I think of the ultimate conclusion of this as the "Star Trek" fantasy. Once all material problems are finally fixed on earth, and we somehow overcome human sins through the magical equation of technology + education, we can endlessly travel the galaxy for eternity fixing more material problems and pursuing pleasurable distractions.

SFG said...

Pretty much.

My personal view (which I will mention because it is apropos) is that of the atheist modernist--however, as this does lead to despair, I do NOT try to sway religious people out of their faith. I think life is better with religion; I have no wish to deprive dying people of their hope, for it is cruel, and have no wish to convince people there is no hell, for they lose a stimulus not to kill, steal, rape, etc.

Religion is an evolved human adaptation and aids prosocial behavior, social networking, and other things. For more intellectual sorts such as yourselves, it leads to a more natural and fitting conception of the Good. Its loss is generally detrimental over the long term.

It is, in my opinion, like one of those Lovecraft stories--to know the truth of the universe leads to madness and despair, so it should not be sought.

It is interesting, in that you do NOT believe this--you believe in God and Christ (and may you always!). Yet I agree with you, and not my atheist rationalist liberal friends, about the ultimate *effects* of religiosity, even if I agree with them about the ultimate *truth*. It would be very nice to believe in God, I just see no evidence for it, and can't really *believe* in it as such.

But that is perhaps a defect of faith--I wasn't raised religious (mixed marriage), and in fact was a proud atheist modernist in my youth, before on reflection I realized religion had many good points.
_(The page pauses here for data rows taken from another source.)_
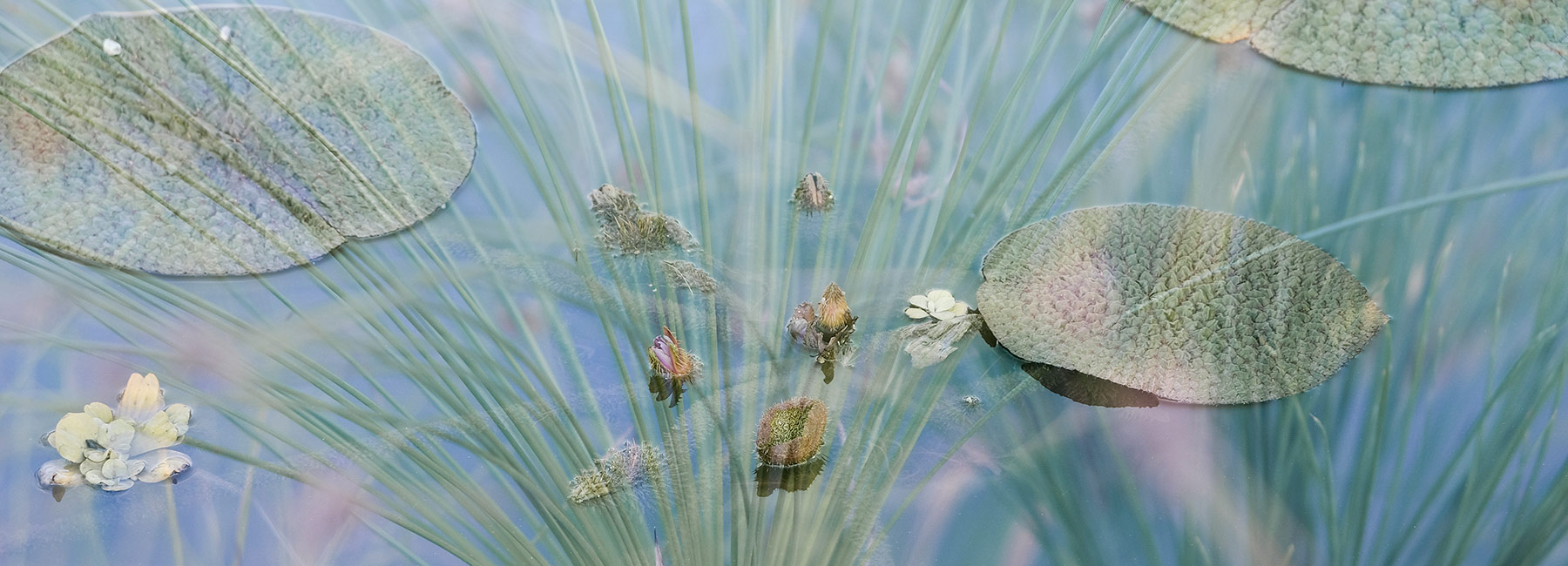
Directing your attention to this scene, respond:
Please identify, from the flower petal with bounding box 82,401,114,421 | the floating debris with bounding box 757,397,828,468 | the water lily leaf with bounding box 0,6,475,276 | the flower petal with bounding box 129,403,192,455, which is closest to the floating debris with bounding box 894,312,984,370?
the floating debris with bounding box 757,397,828,468

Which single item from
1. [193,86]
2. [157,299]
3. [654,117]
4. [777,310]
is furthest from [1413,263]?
[193,86]

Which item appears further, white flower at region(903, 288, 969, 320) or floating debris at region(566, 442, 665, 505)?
white flower at region(903, 288, 969, 320)

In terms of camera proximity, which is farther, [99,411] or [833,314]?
[833,314]

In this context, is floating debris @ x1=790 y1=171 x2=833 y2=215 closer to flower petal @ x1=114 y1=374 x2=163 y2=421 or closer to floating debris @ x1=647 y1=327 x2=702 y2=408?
floating debris @ x1=647 y1=327 x2=702 y2=408

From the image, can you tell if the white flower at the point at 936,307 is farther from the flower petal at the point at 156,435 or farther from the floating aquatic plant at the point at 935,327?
the flower petal at the point at 156,435

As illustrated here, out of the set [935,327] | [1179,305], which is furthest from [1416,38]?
[935,327]

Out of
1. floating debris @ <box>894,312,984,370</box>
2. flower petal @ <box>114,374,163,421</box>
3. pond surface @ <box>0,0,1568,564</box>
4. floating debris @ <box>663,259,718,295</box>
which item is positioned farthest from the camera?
floating debris @ <box>663,259,718,295</box>

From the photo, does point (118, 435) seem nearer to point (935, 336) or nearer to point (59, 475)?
point (59, 475)
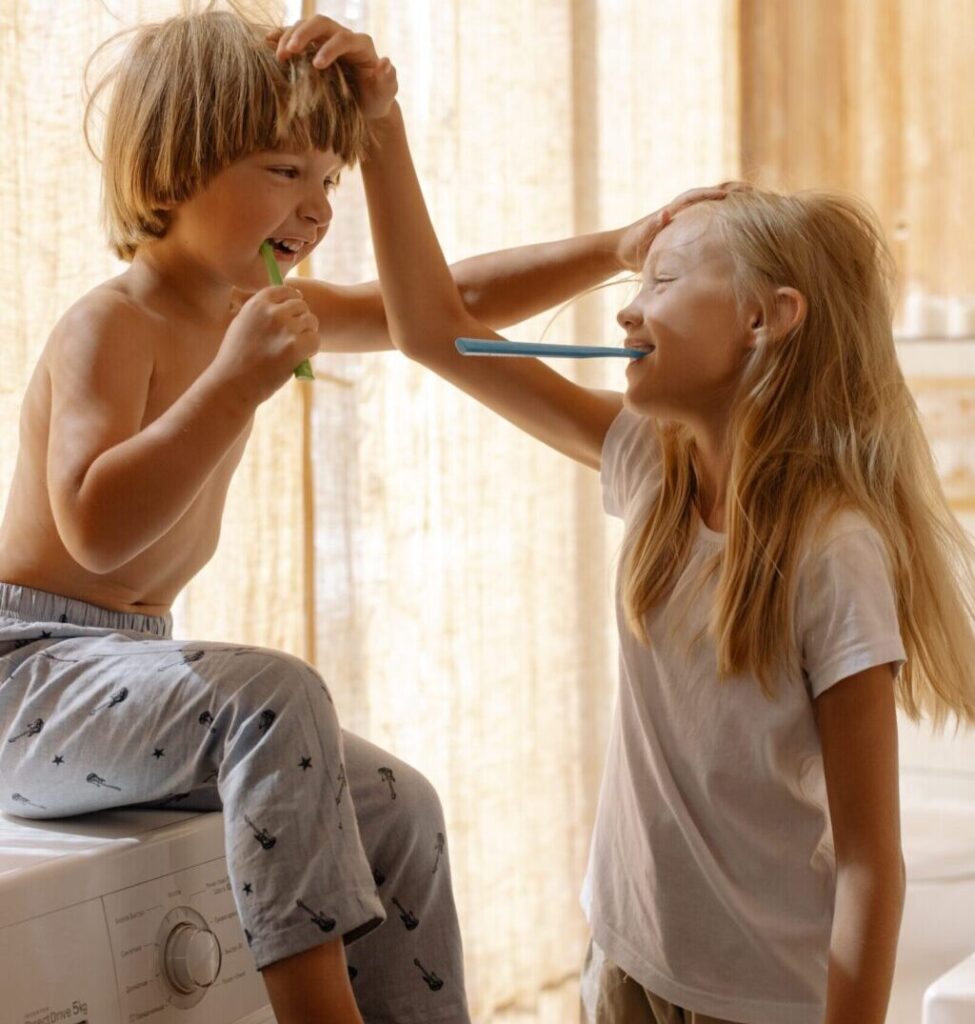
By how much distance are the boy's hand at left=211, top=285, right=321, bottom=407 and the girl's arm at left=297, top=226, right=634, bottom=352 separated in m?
0.26

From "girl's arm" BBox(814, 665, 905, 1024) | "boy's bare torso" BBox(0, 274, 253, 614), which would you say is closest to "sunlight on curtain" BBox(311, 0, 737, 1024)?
"boy's bare torso" BBox(0, 274, 253, 614)

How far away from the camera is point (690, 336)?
0.92 meters

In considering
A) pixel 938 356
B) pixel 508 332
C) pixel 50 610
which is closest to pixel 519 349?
pixel 50 610

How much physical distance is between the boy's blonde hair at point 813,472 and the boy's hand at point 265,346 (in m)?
0.30

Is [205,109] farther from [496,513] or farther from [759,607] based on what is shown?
[496,513]

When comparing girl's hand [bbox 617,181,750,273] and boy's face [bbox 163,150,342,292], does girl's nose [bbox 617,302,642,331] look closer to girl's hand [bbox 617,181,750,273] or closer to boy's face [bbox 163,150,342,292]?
girl's hand [bbox 617,181,750,273]

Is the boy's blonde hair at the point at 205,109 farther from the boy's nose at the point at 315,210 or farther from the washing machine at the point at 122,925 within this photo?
the washing machine at the point at 122,925

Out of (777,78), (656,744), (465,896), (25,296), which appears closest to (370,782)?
(656,744)

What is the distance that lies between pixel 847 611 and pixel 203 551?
439 mm

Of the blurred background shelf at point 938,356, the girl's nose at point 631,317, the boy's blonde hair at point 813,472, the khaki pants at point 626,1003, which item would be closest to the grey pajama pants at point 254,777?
the khaki pants at point 626,1003

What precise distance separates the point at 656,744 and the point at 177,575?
0.34 meters

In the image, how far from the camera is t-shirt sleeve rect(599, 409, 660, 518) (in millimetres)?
1017

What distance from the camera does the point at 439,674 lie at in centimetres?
166

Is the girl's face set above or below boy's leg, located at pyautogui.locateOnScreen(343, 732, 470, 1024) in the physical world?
above
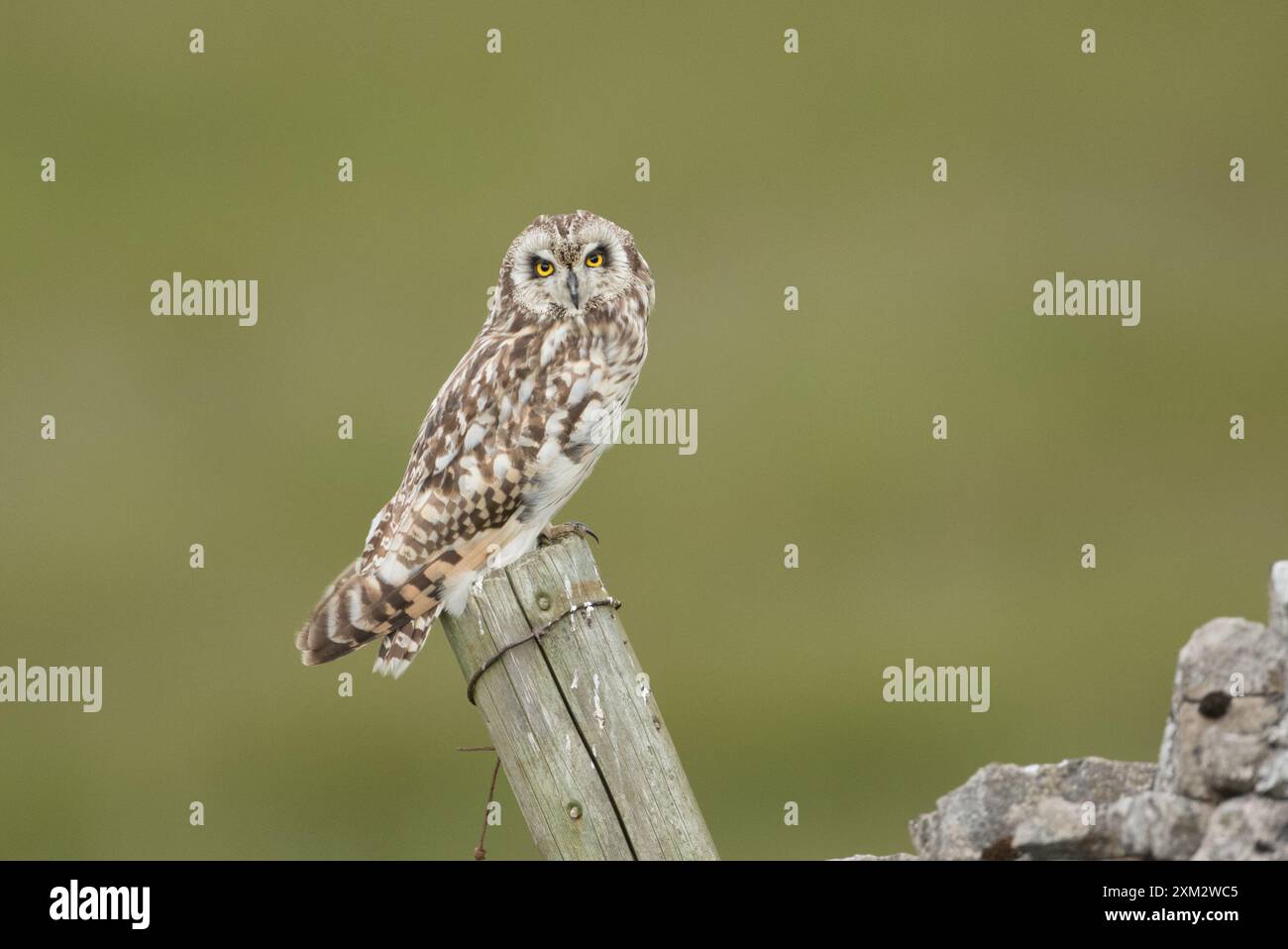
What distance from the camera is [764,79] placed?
33.6 metres

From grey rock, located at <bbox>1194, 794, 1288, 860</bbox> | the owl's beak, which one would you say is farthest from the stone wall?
the owl's beak

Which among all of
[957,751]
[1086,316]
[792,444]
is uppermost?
[1086,316]

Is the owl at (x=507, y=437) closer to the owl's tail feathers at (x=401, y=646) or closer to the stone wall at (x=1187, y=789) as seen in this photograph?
the owl's tail feathers at (x=401, y=646)

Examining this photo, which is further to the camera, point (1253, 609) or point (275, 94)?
point (275, 94)

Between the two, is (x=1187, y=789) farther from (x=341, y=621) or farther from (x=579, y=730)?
(x=341, y=621)

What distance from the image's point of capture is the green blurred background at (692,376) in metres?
20.3

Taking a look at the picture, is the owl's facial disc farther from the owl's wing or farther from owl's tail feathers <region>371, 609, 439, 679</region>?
owl's tail feathers <region>371, 609, 439, 679</region>

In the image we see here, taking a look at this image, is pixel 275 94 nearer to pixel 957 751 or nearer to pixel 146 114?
pixel 146 114

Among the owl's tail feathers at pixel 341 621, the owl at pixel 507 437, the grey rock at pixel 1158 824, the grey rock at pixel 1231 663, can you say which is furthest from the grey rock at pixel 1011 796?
the owl's tail feathers at pixel 341 621

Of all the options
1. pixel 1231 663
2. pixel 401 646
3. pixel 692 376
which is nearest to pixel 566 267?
pixel 401 646

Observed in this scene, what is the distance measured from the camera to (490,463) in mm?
7918

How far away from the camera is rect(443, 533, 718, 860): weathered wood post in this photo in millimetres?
5605
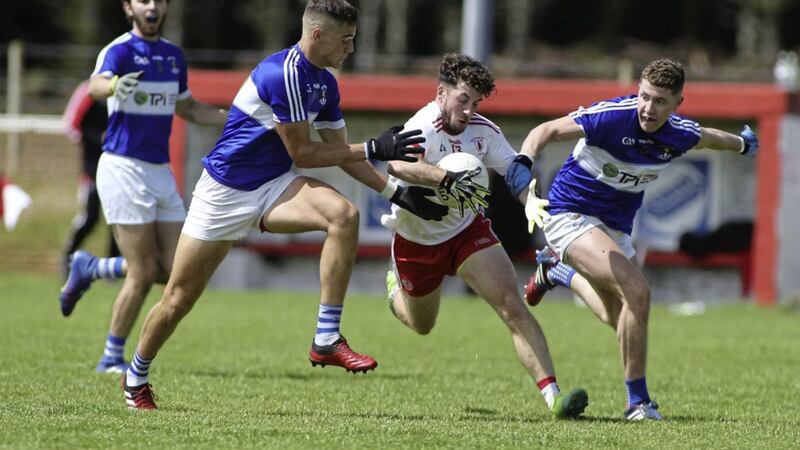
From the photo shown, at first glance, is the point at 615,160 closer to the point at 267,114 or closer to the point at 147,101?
the point at 267,114

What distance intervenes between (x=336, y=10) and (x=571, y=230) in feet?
6.90

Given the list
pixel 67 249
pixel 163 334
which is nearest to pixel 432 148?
pixel 163 334

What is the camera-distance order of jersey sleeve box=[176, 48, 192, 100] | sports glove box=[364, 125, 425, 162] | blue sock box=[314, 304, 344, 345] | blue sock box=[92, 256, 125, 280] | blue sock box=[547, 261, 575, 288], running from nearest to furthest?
sports glove box=[364, 125, 425, 162] → blue sock box=[314, 304, 344, 345] → blue sock box=[547, 261, 575, 288] → jersey sleeve box=[176, 48, 192, 100] → blue sock box=[92, 256, 125, 280]

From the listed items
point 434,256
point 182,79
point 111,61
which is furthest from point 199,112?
point 434,256

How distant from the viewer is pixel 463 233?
28.0ft

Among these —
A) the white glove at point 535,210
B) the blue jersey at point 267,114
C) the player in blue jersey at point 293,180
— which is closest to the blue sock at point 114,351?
the player in blue jersey at point 293,180

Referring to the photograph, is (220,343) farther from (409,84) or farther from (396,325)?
(409,84)

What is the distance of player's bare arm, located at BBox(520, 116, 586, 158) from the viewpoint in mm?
8094

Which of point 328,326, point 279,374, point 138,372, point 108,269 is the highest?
point 328,326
The flesh is willing, but the spirit is weak? ;)

alexi de sadesky said...


Thank you. That helps quite a bit.

Bruce Charlton said...

@SFG - The place you are is the place I came from:

For me, as both a psychiatry scholar and an evolutionary scholar, a key recognition was the implausibility that a gross delusion (which is what religion is perceived to be, under the schema you describe) would be functional.

That goes against everything I knew from science, and - after brooding a while - shook me out of that explanatory scheme; and made me challenge my assumption that divine revelation was nonsense.

Rodney Stark's Discovering God made this clearer - he looks at the history of religion from the perspective that divine revelation can and does happen (instead of assuming that it can always be explained-away) - and trying to sort out real and false revelations (i.e. real revelations from the products of insanity and human deception).

Consequently my conversion was multi-stage, and initially very 'rational'.

*After* I had converted - and over a period of months, and continuing - I became open to psychological confirmations such as experiencing everyday-personal miracles and a experiences of a deep sense of the reality of God and Jesus Christ.

alexi de sadesky said...

Thanks for your reassuring words, Samson.